As the college application process rapidly approaches, hundreds of thousands of rising seniors are trying to figure out what schools they want to apply to. I remember this position all too well (and I should, it was only a year ago!). Of course, there are thousands of criteria to base your college list on – price, distance from home, location of campus in relation to nightlife, class size, overall size, etc. But perhaps the most difficult one for me a year ago was the “name.” No, I don’t mean this in a literal sense (although the ability to pronounce a school’s name is always a plus). I mean this in terms of how well known the name is.
This is a struggle shared by many – do you shell out the extra thousands of dollars to guarantee that when you tell people you graduated from X college, you bring with you a reputation? Or do you save that cash and go to a lesser known, but equally as great of a school?
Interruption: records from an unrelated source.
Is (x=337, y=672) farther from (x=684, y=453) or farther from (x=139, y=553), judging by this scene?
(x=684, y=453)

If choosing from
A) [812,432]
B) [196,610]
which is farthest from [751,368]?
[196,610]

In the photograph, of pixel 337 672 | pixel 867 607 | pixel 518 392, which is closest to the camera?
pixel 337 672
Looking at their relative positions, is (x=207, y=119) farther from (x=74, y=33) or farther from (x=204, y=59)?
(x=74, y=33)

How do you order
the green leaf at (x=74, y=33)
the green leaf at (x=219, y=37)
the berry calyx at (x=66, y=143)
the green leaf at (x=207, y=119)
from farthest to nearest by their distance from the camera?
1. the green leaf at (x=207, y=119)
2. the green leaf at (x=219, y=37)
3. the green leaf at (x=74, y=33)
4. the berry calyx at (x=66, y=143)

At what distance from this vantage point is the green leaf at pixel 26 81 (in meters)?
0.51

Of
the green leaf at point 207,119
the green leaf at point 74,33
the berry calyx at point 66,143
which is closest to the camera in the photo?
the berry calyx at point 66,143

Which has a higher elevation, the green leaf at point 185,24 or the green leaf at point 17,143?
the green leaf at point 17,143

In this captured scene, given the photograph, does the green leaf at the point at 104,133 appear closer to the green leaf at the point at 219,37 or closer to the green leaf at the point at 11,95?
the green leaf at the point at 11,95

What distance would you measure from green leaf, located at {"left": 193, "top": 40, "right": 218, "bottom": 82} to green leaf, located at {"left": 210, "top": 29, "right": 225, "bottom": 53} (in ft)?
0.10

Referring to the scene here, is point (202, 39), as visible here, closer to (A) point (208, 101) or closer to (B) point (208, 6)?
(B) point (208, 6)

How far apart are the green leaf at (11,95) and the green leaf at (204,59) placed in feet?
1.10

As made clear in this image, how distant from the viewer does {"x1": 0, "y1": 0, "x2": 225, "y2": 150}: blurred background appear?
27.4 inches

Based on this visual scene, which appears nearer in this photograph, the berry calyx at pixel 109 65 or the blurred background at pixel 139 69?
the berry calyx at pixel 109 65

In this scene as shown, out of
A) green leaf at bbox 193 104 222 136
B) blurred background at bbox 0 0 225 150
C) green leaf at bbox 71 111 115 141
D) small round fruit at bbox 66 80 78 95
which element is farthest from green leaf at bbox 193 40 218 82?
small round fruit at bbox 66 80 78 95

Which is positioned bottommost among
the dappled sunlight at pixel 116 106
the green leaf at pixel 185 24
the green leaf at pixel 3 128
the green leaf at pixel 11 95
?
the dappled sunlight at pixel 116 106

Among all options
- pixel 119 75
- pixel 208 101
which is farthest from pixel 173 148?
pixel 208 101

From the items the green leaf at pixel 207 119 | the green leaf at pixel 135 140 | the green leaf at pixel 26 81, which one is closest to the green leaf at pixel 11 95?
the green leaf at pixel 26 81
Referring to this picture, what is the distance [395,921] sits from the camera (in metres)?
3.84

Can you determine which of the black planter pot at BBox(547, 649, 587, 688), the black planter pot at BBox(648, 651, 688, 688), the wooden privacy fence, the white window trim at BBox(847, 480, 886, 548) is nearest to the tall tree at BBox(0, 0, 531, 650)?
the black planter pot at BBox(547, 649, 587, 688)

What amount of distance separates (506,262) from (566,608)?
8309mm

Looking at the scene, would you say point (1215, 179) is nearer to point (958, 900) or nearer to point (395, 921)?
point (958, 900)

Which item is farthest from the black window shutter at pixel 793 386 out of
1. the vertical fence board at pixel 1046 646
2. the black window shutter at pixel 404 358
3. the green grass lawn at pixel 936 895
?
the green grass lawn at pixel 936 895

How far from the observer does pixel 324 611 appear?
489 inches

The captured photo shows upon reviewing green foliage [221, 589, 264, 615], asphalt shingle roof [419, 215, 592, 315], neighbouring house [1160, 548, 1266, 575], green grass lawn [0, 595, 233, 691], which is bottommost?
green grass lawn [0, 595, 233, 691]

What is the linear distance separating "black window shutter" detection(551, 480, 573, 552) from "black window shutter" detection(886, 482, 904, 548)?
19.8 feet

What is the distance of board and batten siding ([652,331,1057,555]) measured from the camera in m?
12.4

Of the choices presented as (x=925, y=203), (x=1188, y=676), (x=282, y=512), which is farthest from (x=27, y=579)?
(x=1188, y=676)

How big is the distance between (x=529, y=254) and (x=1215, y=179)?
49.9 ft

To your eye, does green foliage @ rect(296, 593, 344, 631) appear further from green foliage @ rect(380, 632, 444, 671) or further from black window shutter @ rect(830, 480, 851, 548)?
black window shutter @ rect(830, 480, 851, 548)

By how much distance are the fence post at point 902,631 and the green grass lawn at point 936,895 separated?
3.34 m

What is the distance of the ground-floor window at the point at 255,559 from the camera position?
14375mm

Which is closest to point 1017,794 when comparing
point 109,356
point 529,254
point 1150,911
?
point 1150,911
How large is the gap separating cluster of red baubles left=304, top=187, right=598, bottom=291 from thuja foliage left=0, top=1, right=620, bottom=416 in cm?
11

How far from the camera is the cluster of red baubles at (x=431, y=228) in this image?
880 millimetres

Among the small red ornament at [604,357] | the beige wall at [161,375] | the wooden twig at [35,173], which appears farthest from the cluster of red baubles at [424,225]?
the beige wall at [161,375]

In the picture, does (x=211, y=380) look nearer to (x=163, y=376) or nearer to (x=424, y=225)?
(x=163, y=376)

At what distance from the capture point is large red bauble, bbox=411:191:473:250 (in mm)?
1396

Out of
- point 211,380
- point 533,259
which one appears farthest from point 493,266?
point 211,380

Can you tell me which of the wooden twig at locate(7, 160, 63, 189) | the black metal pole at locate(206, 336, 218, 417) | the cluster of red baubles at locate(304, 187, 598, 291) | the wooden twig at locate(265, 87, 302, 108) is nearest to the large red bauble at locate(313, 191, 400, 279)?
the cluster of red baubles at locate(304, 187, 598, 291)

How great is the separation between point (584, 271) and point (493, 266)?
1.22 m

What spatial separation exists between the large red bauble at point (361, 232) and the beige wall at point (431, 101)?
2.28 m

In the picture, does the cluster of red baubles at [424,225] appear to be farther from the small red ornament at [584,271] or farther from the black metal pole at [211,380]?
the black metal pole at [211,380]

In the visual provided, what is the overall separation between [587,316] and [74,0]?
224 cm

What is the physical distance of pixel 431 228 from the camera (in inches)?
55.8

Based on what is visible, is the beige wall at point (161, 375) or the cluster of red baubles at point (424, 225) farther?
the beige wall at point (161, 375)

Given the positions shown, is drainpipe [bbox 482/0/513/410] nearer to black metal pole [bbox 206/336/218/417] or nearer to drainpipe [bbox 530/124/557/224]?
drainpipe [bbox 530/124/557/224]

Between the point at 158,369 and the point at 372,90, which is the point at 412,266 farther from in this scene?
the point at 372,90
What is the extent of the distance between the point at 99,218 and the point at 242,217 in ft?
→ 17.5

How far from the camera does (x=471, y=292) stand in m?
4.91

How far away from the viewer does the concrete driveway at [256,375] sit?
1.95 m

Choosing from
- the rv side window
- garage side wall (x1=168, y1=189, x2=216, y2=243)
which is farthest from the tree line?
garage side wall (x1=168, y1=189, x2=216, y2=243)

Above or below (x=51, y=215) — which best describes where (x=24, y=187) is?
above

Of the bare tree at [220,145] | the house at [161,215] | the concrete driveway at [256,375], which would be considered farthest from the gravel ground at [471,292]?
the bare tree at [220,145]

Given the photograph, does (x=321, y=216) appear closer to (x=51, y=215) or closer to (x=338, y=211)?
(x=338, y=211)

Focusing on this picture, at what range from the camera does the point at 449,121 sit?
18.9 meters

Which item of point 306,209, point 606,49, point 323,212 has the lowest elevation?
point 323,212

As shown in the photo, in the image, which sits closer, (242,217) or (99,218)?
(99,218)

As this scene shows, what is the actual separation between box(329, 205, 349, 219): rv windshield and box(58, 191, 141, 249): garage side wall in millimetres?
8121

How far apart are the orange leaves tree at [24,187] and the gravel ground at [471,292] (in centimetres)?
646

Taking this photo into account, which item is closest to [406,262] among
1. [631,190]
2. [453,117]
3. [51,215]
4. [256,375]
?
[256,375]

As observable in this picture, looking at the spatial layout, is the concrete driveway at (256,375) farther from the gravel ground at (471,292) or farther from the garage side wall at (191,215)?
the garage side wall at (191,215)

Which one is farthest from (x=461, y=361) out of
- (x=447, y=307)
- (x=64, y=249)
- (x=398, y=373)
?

Obviously, as with all important decisions, this one comes with its own set of pros and cons. I think the most important thing to remember is that no education is ever wasted. It doesn’t matter whether you get an Associate’s degree from a community college or go on to get a law degree from Harvard – every class you take, every test you pass and every lesson you’re taught will count for something in the future. With that in mind, please also remember that the “perfect” school for me may not be the one for you and as such, any and all advice you get about this college process should be taken into account but shouldn’t be your final and deciding factor.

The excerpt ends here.